Three sixth-graders from Manitoba's Interlake region watched their experiment blast off into space today, after many months of hard work and some delays.
Avery Good, Ryan Petricig, and Ethan Enns from Brant-Argyle School near Stonewall, Man., jumped and cheered as the rocket carrying their cancer experiment lifted off on Thursday afternoon.
"It was a jaw-dropping moment," Avery said.
"It was mind-blowing," said Ethan.
"Like a dream come true," said Ryan.
The Orbital-1 Antares rocket, which successfully launched from Wallops Island in Virginia, is transporting the trio's experiment to the International Space Station, along with several other experiments and various cargo.
The students have been studying and conducting experiments in their school's lab for the past 1½ years, all on their own time, to figure out how to protect astronauts from cancer caused by radiation.

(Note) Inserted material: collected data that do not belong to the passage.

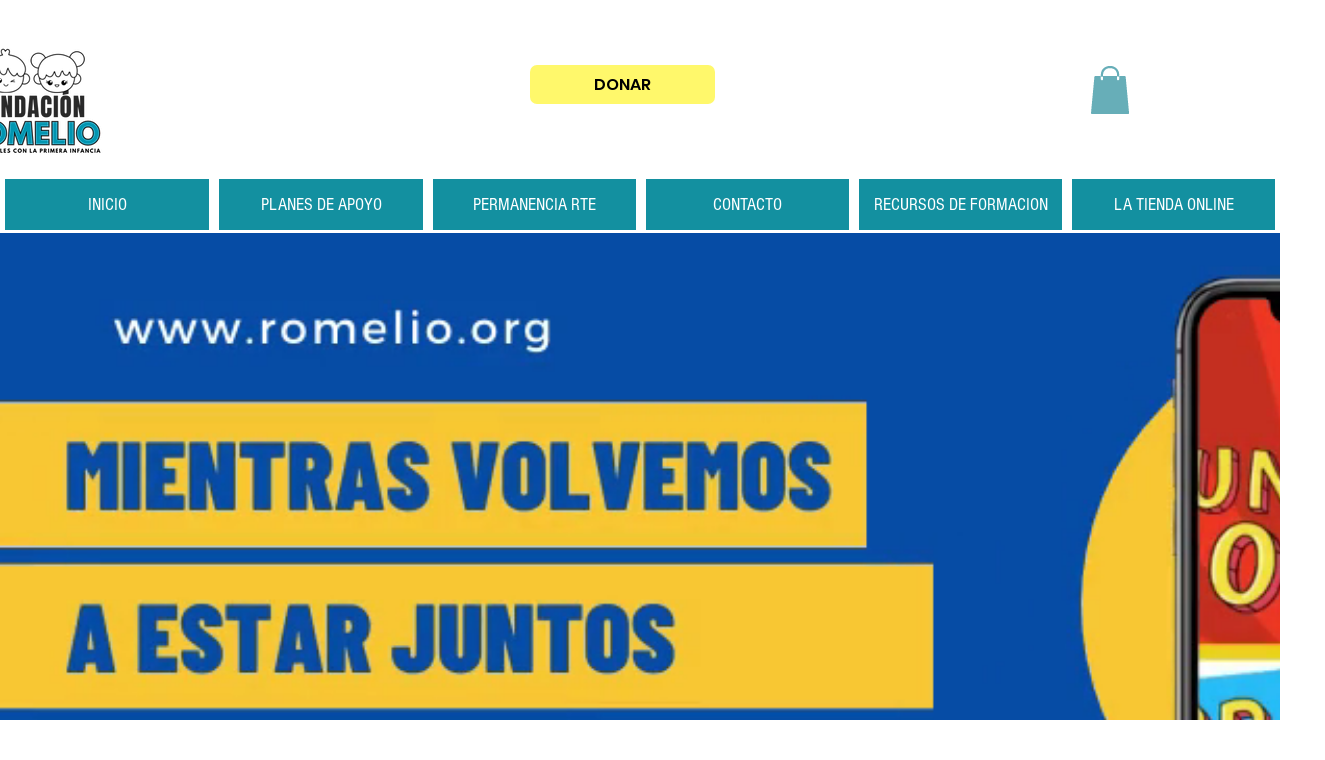

--- FILE ---
content_type: text/html; charset=utf-8
request_url: https://www.google.com/recaptcha/api2/aframe
body_size: 255
content:
<!DOCTYPE HTML><html><head><meta http-equiv="content-type" content="text/html; charset=UTF-8"></head><body><script nonce="oCfrUai-qPF6NsCnaVuV0w">/** Anti-fraud and anti-abuse applications only. See google.com/recaptcha */ try{var clients={'sodar':'https://pagead2.googlesyndication.com/pagead/sodar?'};window.addEventListener("message",function(a){try{if(a.source===window.parent){var b=JSON.parse(a.data);var c=clients[b['id']];if(c){var d=document.createElement('img');d.src=c+b['params']+'&rc='+(localStorage.getItem("rc::a")?sessionStorage.getItem("rc::b"):"");window.document.body.appendChild(d);sessionStorage.setItem("rc::e",parseInt(sessionStorage.getItem("rc::e")||0)+1);localStorage.setItem("rc::h",'1769449648712');}}}catch(b){}});window.parent.postMessage("_grecaptcha_ready", "*");}catch(b){}</script></body></html>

Specifically, they want to know if green tea can reduce the risk of developing cancer, especially among astronauts.
Their experiment involves injecting green tea into a yeast solution, which stands in for human tissue. The idea is to see if the tea prevents cell mutation in space.
It's the first time NASA has accepted an elementary school-level project from Canada to go on board the ISS.
The students had to contend with 11 launch delays since their project was selected, including two delays in the past week alone and three in December.
Finally, on Thursday, they and fellow Brant-Argyle students watched the liftoff on the big screen at the Manitoba Museum in Winnipeg.
"It's wow. Just truly wow!" exclaimed Maria Nickel, who is the Interlake director of the Student Spaceflight Experiment Program.
Avery said she and her classmates were inspired by Terry Fox "and we kind of wanted to carry on his dream to try to cure cancer."